EXERCICE ÉCRIT 1: D'après l'extrait sur les pénalités logistiques, par qui le rapport d'information du 13 mars 2024 a-t-il été réalisé ?
EXERCICE ÉCRIT 2: Reproduisez à l'identique le passage de l'extrait sur les pénalités logistiques qui commence par « Un rapport d’information » et se poursuit jusqu'à « la Députée Trouvé. ».

EXTRAIT CITÉ:
————————
Un rapport d’information à l’Assemblée Nationale du 13 mars 2024 sur la Loi du 30 mars 2023 (Loi Descrozaille) et mis en ligne hier sur le site de l’Assemblée apporte deux précisions intéressantes sur la question des pénalités.

Ce rapport a été réalisé par le Député Descrozaille, au cœur de la Loi du 30 mars 2023 dont il était le Rapporteur à l’Assemblée (Commission des Affaires Economiques) et la Députée Trouvé.

Il aborde, entre autres, deux sujets au plan des pénalités logistiques, dont le premier inspire l’intitulé de cette actualité.

1. Précision de l’intention du législateur sur le sens à donner au plafonnement 2% de la valeur des produits commandés relevant de la catégorie de produits au sein de laquelle l’inexécution d’engagements contractuels a été constatée.

Pour rappel, l’article L. 441-17 I du  Code de commerce dispose que les pénalités infligées au fournisseur par le distributeur sont proportionnées au préjudice subi au regard de l’inexécution d’engagements contractuels, dans la limite d’un plafond équivalent à 2 % de la valeur des produits commandés relevant de la catégorie de produits au sein de laquelle l’inexécution d’engagements contractuels a été constatée.
————————
DONNÉES FOURNIES:

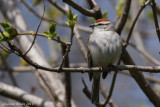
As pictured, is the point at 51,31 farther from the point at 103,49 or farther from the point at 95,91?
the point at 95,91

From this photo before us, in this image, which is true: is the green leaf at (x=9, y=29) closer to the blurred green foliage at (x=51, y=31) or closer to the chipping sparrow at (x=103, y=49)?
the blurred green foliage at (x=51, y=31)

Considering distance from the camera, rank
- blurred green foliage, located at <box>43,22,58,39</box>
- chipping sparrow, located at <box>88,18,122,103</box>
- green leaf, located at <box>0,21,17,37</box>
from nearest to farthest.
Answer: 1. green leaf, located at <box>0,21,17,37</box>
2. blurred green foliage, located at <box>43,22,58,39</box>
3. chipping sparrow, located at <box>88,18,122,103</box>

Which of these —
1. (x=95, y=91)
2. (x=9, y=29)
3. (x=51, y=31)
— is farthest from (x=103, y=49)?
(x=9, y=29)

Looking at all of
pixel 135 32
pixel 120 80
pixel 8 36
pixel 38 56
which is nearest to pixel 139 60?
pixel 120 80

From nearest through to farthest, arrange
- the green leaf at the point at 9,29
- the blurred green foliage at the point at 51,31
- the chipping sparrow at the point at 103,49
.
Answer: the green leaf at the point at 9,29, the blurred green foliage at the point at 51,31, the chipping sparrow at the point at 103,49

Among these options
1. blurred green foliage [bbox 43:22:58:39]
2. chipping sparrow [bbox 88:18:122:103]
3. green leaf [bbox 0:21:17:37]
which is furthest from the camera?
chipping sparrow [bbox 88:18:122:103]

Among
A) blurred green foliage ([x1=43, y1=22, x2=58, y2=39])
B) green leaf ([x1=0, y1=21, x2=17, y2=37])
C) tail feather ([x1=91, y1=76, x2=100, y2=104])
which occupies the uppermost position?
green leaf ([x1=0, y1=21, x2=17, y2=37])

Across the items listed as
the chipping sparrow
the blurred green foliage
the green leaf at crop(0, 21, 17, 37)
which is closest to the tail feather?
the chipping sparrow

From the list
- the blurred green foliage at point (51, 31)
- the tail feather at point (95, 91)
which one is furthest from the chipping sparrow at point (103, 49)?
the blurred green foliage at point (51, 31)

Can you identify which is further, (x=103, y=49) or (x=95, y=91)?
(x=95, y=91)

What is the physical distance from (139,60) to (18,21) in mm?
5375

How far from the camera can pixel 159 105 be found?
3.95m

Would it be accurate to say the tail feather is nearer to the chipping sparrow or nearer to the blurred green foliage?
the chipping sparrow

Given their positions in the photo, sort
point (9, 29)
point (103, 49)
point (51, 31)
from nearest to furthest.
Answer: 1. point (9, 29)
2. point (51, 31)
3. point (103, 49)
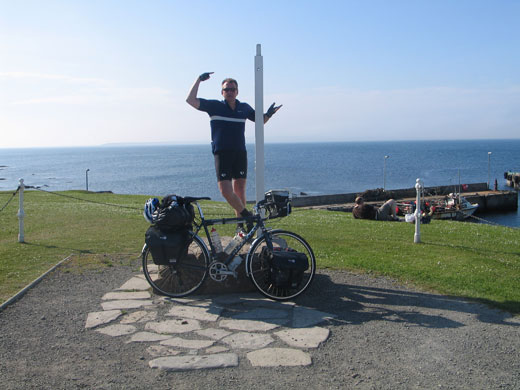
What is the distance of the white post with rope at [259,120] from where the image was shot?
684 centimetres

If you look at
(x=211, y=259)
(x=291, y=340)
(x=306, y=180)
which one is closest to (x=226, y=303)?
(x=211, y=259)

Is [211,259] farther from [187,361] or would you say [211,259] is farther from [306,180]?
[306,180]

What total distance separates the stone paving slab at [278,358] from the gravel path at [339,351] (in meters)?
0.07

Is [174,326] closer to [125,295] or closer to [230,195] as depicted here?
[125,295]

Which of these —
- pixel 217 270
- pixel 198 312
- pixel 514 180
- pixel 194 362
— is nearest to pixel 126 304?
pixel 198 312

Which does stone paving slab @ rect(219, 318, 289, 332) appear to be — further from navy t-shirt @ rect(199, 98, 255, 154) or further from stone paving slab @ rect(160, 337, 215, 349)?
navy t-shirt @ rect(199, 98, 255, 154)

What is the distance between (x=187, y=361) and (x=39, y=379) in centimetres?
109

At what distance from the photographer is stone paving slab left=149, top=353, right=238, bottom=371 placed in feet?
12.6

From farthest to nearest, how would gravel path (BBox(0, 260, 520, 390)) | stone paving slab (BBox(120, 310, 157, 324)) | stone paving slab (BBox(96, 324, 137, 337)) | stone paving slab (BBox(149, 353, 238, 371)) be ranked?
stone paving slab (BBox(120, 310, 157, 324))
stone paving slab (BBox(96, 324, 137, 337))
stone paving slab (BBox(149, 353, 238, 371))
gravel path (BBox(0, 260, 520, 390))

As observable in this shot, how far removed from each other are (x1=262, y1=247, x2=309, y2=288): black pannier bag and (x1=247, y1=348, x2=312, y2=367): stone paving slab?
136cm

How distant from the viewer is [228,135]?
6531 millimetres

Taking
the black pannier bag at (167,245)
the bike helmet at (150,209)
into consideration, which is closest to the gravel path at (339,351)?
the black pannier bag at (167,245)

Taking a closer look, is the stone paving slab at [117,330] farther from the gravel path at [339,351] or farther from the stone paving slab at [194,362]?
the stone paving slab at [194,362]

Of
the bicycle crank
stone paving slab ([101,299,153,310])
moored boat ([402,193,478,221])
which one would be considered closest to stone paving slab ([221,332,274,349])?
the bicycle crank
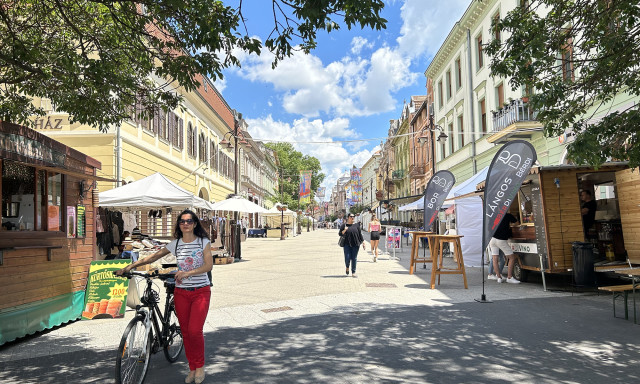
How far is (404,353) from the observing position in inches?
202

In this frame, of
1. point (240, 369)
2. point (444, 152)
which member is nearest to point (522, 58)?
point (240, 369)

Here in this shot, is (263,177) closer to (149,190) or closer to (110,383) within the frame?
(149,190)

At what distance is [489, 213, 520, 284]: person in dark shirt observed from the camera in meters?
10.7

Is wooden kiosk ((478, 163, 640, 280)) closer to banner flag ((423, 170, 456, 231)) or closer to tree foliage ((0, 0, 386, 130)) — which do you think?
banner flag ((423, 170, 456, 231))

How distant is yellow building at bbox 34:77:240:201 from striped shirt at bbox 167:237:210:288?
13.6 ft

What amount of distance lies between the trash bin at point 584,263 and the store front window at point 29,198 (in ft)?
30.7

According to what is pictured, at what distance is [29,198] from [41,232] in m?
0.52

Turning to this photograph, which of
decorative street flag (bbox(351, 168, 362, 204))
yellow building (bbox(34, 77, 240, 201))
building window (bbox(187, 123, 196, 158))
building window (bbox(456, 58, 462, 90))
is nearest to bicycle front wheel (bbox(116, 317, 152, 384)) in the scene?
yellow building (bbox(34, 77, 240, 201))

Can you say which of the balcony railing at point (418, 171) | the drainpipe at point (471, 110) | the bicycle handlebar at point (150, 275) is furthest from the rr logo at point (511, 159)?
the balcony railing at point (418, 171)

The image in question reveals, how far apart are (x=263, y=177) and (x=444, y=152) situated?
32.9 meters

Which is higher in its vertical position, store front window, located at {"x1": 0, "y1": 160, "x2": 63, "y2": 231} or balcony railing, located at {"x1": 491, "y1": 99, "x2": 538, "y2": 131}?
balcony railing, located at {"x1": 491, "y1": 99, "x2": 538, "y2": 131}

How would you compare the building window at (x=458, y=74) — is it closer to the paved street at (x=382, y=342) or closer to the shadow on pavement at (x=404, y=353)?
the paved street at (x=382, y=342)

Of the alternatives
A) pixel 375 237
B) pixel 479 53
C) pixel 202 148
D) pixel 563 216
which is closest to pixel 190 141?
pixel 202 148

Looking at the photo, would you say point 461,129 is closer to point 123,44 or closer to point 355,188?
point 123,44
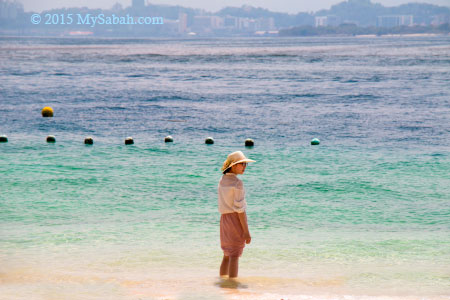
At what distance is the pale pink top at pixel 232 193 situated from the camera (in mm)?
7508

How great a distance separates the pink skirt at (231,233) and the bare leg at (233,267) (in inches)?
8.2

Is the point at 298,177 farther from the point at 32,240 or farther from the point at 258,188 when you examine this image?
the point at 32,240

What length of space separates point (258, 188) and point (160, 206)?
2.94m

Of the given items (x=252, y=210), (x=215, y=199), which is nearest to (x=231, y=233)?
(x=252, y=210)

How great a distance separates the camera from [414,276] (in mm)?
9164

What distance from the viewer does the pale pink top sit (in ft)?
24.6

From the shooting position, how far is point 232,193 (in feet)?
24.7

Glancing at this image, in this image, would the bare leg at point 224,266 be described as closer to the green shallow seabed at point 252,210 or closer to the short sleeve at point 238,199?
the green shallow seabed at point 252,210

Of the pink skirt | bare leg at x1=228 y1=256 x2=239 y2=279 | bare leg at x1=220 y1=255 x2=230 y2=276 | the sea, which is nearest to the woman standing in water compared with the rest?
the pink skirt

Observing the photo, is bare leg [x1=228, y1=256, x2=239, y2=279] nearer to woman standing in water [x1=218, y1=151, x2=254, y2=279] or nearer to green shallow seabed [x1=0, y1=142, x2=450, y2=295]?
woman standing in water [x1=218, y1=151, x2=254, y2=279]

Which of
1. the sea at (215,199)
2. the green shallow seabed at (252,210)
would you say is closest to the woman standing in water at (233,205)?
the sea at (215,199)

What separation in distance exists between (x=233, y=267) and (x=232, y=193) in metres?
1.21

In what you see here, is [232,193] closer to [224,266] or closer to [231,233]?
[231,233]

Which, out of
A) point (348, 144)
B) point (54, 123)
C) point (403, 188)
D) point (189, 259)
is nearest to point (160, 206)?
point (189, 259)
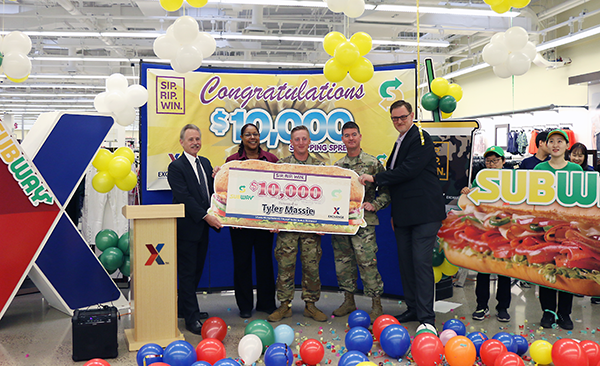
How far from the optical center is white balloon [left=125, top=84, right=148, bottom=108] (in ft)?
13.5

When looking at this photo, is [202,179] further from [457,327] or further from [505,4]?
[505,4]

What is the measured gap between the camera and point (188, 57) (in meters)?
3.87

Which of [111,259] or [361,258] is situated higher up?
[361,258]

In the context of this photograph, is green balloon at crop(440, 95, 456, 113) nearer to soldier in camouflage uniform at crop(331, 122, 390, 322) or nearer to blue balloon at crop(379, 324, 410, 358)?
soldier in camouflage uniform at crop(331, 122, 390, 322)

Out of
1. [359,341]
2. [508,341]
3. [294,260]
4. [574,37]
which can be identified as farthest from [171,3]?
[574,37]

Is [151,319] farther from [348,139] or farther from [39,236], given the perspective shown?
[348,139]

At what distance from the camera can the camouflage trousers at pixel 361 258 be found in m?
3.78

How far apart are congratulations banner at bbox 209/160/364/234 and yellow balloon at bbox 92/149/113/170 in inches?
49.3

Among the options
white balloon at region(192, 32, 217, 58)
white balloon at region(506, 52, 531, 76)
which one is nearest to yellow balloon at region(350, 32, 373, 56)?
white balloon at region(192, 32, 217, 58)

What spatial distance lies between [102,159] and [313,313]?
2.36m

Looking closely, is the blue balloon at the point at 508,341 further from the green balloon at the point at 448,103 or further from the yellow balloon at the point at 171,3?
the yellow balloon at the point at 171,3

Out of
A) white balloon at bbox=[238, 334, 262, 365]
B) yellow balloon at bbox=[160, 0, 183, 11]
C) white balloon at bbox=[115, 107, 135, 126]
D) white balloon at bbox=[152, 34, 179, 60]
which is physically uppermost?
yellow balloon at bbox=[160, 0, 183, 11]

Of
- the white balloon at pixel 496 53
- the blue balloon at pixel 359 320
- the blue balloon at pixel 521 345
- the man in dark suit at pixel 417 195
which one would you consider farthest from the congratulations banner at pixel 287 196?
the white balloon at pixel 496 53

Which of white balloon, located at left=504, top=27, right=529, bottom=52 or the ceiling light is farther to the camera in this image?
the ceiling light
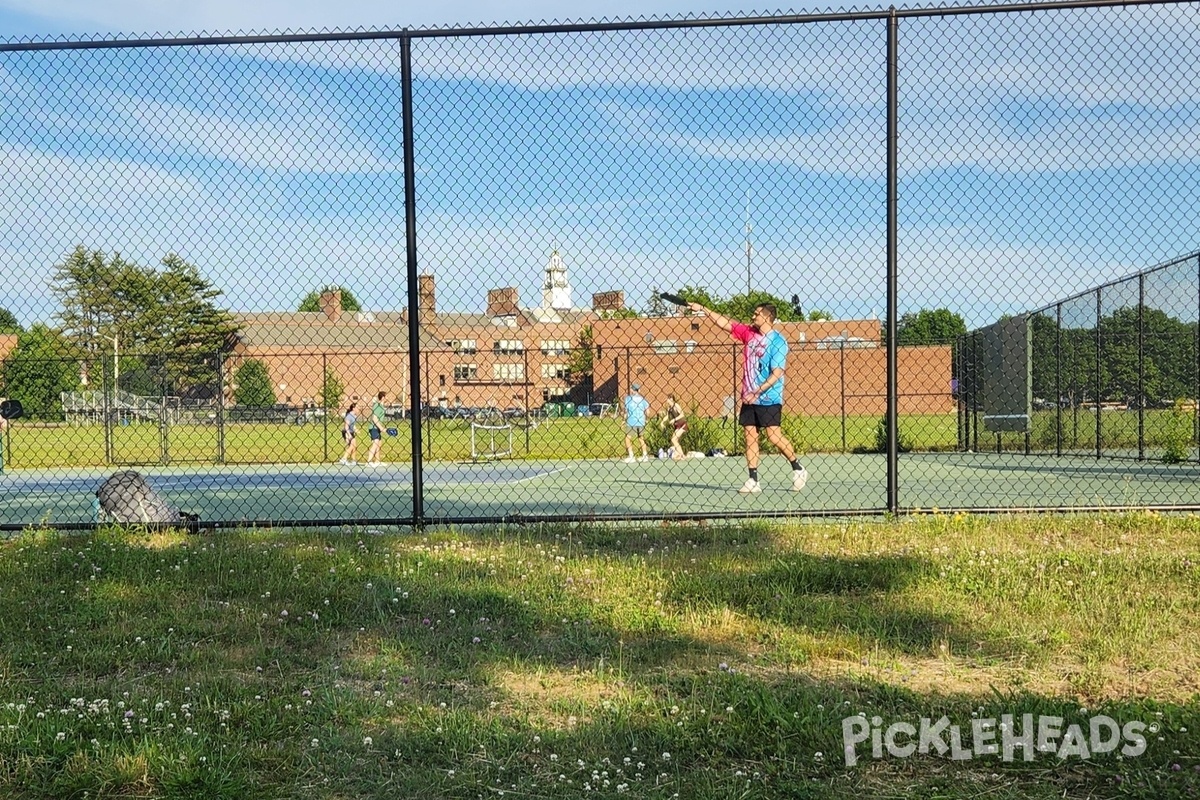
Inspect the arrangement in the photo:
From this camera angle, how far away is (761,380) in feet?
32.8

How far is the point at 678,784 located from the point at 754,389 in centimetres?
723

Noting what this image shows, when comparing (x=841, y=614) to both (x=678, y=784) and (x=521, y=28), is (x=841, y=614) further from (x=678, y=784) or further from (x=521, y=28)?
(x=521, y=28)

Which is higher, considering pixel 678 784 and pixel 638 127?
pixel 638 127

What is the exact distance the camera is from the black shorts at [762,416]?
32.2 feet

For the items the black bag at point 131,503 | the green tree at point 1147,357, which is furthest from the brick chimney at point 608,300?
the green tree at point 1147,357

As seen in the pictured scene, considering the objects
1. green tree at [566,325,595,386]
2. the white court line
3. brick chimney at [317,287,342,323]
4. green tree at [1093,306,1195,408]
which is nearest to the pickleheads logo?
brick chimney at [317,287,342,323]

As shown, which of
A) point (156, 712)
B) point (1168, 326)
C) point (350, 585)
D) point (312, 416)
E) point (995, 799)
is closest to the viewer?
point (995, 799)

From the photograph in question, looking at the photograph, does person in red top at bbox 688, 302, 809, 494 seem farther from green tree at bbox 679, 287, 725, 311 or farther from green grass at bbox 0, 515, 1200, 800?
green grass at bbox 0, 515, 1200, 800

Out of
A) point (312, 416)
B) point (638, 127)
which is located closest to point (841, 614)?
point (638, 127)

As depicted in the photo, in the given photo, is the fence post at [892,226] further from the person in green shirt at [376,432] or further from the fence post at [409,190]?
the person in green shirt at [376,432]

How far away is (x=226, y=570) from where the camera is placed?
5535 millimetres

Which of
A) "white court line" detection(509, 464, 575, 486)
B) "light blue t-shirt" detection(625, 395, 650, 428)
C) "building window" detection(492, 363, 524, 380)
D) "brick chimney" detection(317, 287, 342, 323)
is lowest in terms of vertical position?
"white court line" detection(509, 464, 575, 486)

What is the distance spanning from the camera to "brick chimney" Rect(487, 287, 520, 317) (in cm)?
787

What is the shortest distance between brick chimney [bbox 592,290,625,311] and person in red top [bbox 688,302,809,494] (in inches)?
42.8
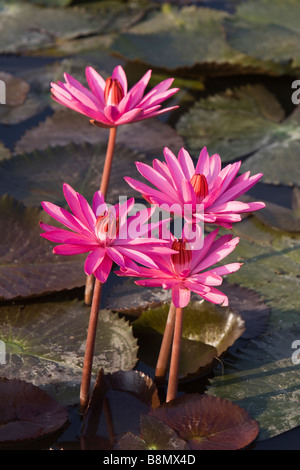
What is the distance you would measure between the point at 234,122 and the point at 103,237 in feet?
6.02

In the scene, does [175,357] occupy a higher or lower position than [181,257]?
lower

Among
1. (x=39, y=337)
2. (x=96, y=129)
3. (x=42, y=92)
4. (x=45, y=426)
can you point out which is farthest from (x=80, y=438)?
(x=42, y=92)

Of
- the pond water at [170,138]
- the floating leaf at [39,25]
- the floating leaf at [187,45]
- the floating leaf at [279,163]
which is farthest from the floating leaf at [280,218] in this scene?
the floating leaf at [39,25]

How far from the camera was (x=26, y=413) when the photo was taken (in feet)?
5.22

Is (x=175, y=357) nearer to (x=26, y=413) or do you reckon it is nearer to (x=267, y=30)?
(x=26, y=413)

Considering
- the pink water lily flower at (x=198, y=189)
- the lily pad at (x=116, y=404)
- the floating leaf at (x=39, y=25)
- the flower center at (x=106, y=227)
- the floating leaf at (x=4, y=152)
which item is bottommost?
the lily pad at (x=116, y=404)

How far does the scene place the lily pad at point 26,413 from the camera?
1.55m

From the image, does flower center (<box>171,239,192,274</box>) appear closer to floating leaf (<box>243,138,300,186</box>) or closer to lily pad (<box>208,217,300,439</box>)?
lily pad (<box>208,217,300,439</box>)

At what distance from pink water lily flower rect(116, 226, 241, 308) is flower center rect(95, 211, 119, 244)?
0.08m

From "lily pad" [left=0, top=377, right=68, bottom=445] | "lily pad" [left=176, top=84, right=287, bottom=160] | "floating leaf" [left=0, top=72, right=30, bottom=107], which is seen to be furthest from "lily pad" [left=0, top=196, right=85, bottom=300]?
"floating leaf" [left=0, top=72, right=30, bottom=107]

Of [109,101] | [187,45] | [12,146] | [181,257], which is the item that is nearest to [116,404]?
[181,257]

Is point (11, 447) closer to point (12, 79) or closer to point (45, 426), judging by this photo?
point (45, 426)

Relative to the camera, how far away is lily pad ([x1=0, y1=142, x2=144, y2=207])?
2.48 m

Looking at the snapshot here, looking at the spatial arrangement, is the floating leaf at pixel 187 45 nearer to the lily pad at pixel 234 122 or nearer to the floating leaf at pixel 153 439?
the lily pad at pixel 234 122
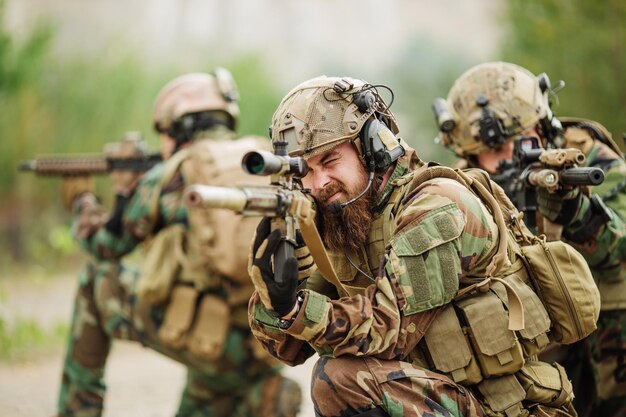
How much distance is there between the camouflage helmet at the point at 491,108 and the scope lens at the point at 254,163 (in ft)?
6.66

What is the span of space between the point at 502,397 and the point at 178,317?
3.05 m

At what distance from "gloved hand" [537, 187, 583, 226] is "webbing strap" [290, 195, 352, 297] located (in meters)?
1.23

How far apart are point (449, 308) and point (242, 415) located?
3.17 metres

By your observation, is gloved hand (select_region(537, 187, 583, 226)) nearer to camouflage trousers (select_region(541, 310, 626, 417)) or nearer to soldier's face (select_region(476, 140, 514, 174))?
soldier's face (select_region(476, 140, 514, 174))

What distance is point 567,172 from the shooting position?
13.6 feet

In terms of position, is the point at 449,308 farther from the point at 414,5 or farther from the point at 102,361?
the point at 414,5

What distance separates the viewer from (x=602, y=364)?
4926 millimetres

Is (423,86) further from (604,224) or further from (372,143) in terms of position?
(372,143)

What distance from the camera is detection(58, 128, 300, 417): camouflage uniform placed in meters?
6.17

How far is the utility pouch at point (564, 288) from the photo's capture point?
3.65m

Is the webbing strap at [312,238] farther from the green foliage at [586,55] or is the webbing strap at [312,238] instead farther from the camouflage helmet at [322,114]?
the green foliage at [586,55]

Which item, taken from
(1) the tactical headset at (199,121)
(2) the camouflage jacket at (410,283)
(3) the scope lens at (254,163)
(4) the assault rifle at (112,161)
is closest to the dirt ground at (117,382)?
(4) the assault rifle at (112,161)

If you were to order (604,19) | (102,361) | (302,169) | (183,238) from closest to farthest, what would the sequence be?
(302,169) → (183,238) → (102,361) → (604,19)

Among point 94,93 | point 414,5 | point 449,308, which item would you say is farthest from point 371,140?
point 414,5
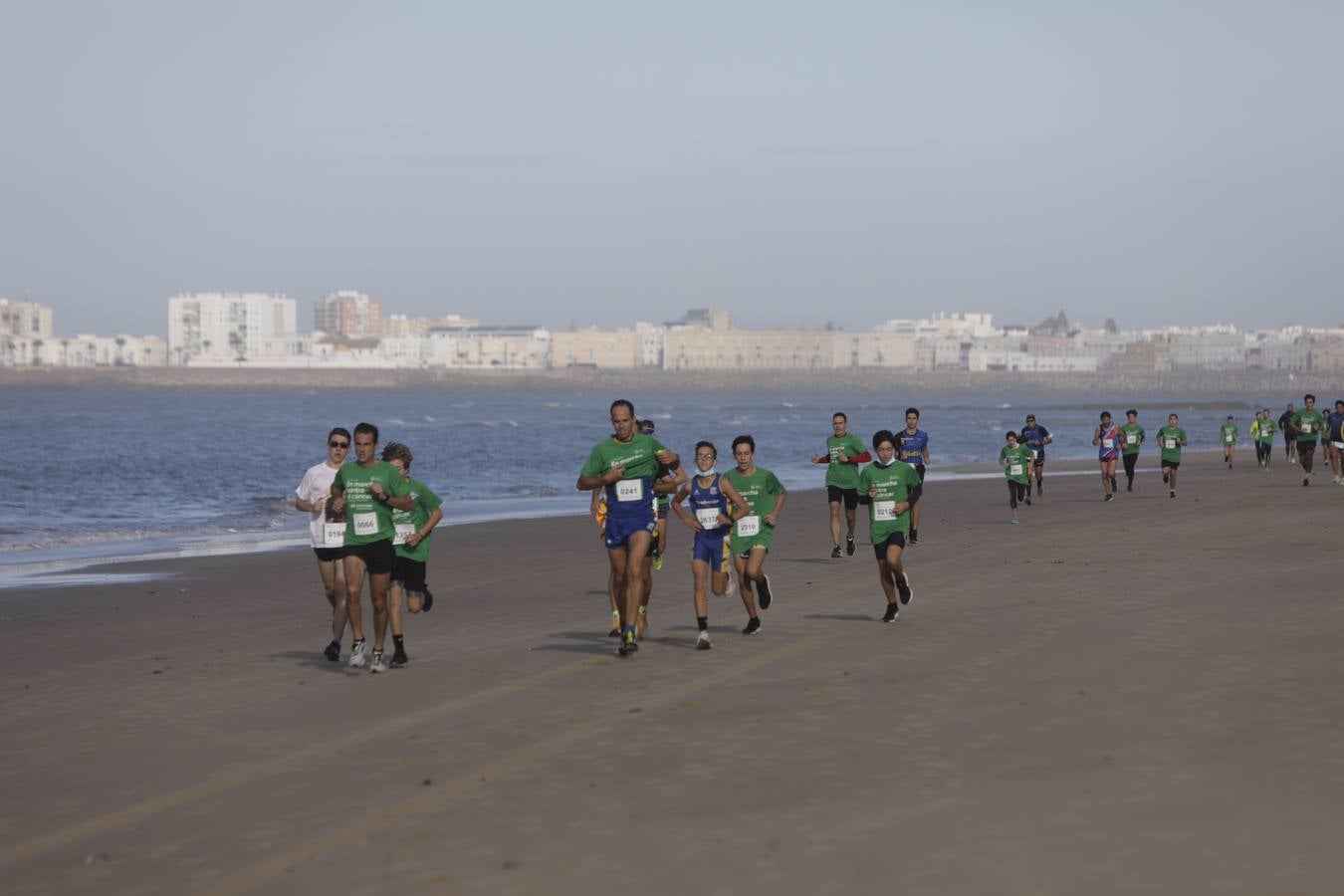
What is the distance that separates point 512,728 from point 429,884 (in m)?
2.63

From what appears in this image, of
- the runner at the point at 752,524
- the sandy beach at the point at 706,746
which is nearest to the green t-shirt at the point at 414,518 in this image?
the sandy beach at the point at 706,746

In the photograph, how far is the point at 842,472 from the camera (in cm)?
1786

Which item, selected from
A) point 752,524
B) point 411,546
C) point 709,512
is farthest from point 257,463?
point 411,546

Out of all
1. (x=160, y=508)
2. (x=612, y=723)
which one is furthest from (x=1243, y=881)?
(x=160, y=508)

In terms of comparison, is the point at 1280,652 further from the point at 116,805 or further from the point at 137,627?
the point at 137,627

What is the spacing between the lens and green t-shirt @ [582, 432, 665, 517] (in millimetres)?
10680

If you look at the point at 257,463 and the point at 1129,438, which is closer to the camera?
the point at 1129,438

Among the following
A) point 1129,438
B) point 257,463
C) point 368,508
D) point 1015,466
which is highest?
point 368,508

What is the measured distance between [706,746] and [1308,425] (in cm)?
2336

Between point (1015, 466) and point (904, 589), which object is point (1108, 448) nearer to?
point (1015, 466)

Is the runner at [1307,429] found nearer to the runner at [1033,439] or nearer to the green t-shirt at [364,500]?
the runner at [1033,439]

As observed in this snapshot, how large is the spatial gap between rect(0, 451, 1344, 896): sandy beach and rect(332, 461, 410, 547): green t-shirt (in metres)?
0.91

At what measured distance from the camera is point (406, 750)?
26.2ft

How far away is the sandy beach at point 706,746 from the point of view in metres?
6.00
————————
RÉPONSE ATTENDUE 1: Par le député Descrozaille et la députée Trouvé.

RÉPONSE ATTENDUE 2:
Un rapport d’information à l’Assemblée Nationale du 13 mars 2024 sur la Loi du 30 mars 2023 (Loi Descrozaille) et mis en ligne hier sur le site de l’Assemblée apporte deux précisions intéressantes sur la question des pénalités.

Ce rapport a été réalisé par le Député Descrozaille, au cœur de la Loi du 30 mars 2023 dont il était le Rapporteur à l’Assemblée (Commission des Affaires Economiques) et la Députée Trouvé.